The Price (Software) Is Right
Walmart appears to be smitten not only by the Jet.com brand itself, but by the sophisticated pricing software that has driven the brand since its launch in 2015. While Walmart has never had a problem using its own name to drive consumers to make purchases, Jet.com has what Walmart still doesn’t have at this point: a dynamic pricing algorithm.
“Jet.com’s potential market advantage is in leveraging its consumer facing transparent volume pricing negotiation technology to lock in bigger and more recurring customers, but they were challenged to attract a broader consumer base and to lock in a longer list of suppliers,” said Leslie Hand, VP, IDC Retail Insights in an interview with Retail TouchPoints. “This is a great move for Walmart, because Walmart can use Jet.com’s technology to innovate value pricing and bring it to the masses like only Walmart can. It’s a case of ‘they are both better off together.'”
Jet.com’s dynamic pricing rewards customers for buying multiple items, which decreases shipping costs — a major selling point for the Jet.com brand.
Aside from the pricing software, Walmart will gain access to a new set of warehouses and additional customer data. The access to a new set of customer data is vital for Walmart, since the brand has been challenged to reel in higher-income shoppers.
According to NPD Group’s Checkout Tracking, Jet.com buyers are more likely than other online buyers to have incomes greater than $150,000 per year, and only one-fifth of Jet.com buyers also have purchased from Walmart.com in the most recent six-month period.

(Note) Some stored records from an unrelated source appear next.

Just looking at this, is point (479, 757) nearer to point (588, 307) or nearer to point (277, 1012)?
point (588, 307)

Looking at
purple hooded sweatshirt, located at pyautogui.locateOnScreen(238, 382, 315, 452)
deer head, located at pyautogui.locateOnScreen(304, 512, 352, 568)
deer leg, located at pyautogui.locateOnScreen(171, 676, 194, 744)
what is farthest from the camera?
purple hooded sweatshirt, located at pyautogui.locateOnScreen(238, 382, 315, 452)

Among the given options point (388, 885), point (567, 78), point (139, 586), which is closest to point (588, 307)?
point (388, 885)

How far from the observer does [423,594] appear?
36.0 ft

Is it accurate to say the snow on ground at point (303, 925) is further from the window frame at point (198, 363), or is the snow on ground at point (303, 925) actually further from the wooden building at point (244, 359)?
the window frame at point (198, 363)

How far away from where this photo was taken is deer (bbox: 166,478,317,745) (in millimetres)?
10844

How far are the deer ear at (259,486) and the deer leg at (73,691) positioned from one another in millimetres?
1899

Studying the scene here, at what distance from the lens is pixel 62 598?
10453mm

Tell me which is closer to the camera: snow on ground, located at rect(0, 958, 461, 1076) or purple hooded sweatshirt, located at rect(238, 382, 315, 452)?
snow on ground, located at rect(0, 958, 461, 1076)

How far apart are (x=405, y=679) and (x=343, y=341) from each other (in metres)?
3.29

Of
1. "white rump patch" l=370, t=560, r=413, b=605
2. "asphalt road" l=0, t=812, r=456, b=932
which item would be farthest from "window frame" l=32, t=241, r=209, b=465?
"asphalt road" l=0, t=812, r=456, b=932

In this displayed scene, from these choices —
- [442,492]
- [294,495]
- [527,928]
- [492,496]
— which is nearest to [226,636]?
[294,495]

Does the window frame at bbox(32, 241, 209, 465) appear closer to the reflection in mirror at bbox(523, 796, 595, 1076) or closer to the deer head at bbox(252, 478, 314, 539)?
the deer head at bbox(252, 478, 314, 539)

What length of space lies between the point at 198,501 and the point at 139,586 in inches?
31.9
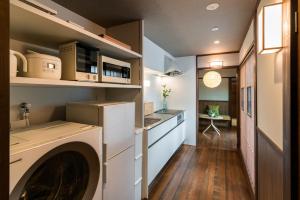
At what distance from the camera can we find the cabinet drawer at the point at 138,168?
6.05 feet

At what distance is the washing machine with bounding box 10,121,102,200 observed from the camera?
74 cm

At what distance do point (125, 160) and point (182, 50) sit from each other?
2.82 meters

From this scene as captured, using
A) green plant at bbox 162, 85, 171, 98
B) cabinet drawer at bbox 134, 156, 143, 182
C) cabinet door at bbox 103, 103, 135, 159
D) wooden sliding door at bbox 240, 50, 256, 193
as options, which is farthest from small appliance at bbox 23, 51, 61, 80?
green plant at bbox 162, 85, 171, 98

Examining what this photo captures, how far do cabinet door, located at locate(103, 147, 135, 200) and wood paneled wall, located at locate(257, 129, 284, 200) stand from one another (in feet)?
3.91

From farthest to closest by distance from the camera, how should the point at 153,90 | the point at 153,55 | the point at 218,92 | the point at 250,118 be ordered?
the point at 218,92 < the point at 153,90 < the point at 153,55 < the point at 250,118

Walmart and Jet.com will maintain distinct brands after the acquisition, with Walmart.com working as an extension of the Walmart brand offering and Jet.com focusing more on a differentiated customer experience with diverse curated assortments.
Doubt Still Remains
Not every industry analyst is convinced about the value of the Walmart acquisition, with many noting that the move doesn’t actually do much to differentiate the Walmart brand. Dianne Inniss, Customer Experience and Innovation Strategist, ThoughtWorks Retail, shared similar thoughts:
“We’re a little skeptical of this play,” said Inniss. “While Jet.com’s deeply discounted pricing model fits Walmart’s low price strategy, we don’t believe that this marriage offers anything truly differentiated or new to the market. Compared to the Amazon.com powerhouse, this marriage still has a long way to go. Amazon has been moving away from price as a differentiator in favor of seamless convenience and deeper integration of its products and services into customers’ lives. While Walmart will acquire some interesting pricing technology and the e-Commerce capabilities that it has struggled to develop, this investment won’t be a game changer in the battle against Amazon, which still accounts for half of all e-Commerce growth.”
Even Forrester’s Silverman expressed concerns regarding the long-term viability of the acquisition, based on Jet.com’s unproven ability to not only attract but to retain consumers: “If the majority of sales are coming from first time buyers, as some firms have stated, then their model is reliant on heavy acquisition costs…another anchor on the business model.”
“The deal only makes sense to Walmart if they can acquire new customers at a reasonable cost per acquisition (CPA),” Silverman added. “Yes, Walmart would get the ‘smart cart’ and dynamic pricing engine, but the business model will need to be altered to allow Walmart to make a profit.”